• Excerpted data
--- --- ---
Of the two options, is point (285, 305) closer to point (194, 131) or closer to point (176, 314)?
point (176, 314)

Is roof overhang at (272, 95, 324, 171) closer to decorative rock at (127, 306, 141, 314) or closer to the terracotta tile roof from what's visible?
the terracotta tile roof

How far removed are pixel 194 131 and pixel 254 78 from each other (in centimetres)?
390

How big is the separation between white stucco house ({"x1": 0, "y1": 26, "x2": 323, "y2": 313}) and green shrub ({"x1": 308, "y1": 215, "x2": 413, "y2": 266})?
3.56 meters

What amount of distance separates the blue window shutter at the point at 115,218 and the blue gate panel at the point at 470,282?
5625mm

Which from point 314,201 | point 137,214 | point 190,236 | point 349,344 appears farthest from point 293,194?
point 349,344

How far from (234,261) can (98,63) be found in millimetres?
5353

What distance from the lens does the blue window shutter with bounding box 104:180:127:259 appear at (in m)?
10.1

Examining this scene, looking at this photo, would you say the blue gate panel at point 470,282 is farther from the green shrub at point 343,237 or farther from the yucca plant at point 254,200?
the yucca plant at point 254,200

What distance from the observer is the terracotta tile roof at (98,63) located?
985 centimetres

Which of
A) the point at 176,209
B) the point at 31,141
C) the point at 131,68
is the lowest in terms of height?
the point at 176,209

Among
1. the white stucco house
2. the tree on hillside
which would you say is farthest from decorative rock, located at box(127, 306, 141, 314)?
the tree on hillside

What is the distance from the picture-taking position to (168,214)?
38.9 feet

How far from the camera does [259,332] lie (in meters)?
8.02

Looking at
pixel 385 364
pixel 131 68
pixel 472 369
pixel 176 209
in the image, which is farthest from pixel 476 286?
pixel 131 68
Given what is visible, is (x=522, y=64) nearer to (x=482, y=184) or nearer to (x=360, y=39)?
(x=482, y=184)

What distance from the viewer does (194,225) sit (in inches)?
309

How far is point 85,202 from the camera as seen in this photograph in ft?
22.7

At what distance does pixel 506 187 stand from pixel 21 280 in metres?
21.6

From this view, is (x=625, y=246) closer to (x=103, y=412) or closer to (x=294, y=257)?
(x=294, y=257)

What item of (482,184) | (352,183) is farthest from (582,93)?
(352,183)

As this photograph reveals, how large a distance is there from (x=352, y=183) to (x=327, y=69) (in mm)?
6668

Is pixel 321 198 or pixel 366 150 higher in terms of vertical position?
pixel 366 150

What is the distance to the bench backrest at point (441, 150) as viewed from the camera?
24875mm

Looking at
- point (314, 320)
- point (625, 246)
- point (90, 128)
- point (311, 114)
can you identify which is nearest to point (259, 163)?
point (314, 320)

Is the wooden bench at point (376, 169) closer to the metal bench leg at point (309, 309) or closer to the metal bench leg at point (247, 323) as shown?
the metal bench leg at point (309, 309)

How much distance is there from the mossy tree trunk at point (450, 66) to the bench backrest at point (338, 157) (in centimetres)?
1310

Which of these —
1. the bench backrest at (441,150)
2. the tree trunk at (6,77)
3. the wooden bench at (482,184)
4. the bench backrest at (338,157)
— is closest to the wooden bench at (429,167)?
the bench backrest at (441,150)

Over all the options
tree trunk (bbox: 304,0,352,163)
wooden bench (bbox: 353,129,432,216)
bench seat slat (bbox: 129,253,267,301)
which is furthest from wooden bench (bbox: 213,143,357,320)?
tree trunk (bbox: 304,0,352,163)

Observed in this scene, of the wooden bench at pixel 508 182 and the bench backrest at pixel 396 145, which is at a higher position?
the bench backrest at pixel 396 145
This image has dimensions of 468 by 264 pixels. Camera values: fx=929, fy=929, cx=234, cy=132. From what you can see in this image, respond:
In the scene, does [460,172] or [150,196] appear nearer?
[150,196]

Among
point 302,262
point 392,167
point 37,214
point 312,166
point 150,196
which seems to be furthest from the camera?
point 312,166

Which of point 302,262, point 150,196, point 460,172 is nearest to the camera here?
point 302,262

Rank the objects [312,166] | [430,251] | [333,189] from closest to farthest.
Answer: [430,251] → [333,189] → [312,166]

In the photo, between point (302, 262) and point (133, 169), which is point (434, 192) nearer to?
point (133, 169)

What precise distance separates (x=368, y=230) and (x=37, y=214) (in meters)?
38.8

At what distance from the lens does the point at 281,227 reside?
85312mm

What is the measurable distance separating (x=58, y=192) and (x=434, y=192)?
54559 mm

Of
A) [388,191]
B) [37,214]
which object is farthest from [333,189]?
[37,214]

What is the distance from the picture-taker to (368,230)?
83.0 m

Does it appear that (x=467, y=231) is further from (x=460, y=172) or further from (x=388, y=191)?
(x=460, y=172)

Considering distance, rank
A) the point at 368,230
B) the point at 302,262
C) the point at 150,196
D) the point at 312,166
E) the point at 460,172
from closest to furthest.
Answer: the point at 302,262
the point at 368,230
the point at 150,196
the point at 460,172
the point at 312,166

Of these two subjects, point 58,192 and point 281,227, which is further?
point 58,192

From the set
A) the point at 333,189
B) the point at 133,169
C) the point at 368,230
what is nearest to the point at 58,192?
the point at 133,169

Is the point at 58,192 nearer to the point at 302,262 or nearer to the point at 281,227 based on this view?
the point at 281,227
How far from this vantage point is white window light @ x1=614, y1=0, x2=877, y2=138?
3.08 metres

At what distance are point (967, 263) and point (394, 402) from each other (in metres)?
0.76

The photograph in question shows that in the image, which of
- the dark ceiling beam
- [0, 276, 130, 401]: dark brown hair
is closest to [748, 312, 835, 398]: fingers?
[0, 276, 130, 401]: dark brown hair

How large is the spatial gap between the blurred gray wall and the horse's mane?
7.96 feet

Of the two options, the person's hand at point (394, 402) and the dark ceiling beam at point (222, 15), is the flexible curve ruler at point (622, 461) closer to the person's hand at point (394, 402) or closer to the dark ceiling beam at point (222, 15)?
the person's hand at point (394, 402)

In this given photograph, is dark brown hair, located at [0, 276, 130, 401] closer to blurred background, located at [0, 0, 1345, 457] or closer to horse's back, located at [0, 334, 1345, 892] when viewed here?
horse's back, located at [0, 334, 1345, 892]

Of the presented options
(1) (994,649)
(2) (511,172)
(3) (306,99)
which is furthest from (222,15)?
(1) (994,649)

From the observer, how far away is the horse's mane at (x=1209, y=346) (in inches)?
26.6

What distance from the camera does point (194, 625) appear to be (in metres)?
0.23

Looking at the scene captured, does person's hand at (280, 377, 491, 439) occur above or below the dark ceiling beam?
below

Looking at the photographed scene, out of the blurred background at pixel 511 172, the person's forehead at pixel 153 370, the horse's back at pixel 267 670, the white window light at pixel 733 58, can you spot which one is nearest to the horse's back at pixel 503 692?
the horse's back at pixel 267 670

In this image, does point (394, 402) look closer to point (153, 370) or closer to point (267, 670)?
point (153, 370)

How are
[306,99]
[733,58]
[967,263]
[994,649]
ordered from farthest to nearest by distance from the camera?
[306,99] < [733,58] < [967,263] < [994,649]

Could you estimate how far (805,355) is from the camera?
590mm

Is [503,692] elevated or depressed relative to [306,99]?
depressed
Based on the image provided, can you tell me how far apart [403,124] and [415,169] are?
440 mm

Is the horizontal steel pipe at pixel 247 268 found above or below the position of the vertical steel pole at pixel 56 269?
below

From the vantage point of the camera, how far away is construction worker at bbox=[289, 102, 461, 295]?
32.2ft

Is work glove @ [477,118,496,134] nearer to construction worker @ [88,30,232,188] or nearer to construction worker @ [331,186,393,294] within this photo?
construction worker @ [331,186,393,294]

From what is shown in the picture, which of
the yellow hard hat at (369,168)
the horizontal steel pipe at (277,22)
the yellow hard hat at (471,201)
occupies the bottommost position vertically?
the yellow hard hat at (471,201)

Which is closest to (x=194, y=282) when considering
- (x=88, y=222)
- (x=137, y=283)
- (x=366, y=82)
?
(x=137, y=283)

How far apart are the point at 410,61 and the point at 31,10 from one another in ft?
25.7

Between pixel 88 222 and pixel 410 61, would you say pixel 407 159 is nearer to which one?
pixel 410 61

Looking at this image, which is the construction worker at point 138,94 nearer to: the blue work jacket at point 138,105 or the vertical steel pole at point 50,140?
--- --- ---
• Work required
Give the lines from the one containing "From what is shown in the picture, which of" through the end of the entries again, exactly as written and with no other lines.

• Exercise result
From what is shown in the picture, which of
the yellow hard hat at (369,168)
the horizontal steel pipe at (277,22)
the yellow hard hat at (471,201)
occupies the bottommost position vertically?
the yellow hard hat at (471,201)

Which is closest to (x=194, y=282) when considering
- (x=88, y=222)
- (x=137, y=283)
- (x=366, y=82)
?
(x=137, y=283)

How far apart are the point at 410,61 and the point at 31,10 from one another in ft?
25.7

Between pixel 88 222 and pixel 410 61, would you say pixel 407 159 is nearer to which one?
pixel 410 61

Looking at this image, which is the construction worker at point 138,94 nearer to: the blue work jacket at point 138,105 or the vertical steel pole at point 50,140?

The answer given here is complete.